Rita se aguantó la risa. Al parecer, Patrik había conseguido una vez más arreglárselas para mantener a su jefe al margen. Le gustaba Hedström. Se las ingeniaba para tratar a Mellberg del modo adecuado: con paciencia, diplomacia y la medida justa de adulación, uno podía llevar a Bertil a donde quisiera. Ella hacía exactamente lo mismo para que la vida en casa fluyera sin fricciones.

—Pobrecillo, qué trabajo más duro —dijo mientras le servía el pollo con un buen cucharón de salsa.

El plato de Leo estaba vacío y Mellberg se empleó con el suyo. Un par de raciones después, se retrepó satisfecho en la silla y se dio unas palmaditas en la barriga.

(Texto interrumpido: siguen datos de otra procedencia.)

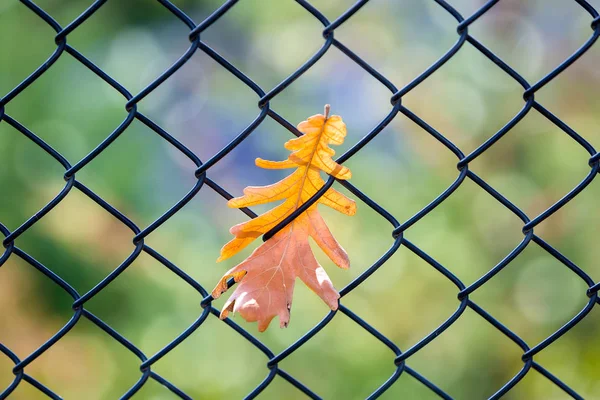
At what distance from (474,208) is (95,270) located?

—Qué rico estaba. Y ya sé yo cuál es el mejor colofón, ¿a que sí, chiquitín?

Se levantó y se dirigió al congelador.

Rita sabía que debería detenerlo, pero no tuvo valor. Lo dejó sacar tres helados Magnum, que repartió con expresión de felicidad. La cara de Leo apenas se atisbaba detrás del helado. Si por Bertil fuera, el pequeño no tardaría en estar tan ancho como alto. Hoy harían una excepción.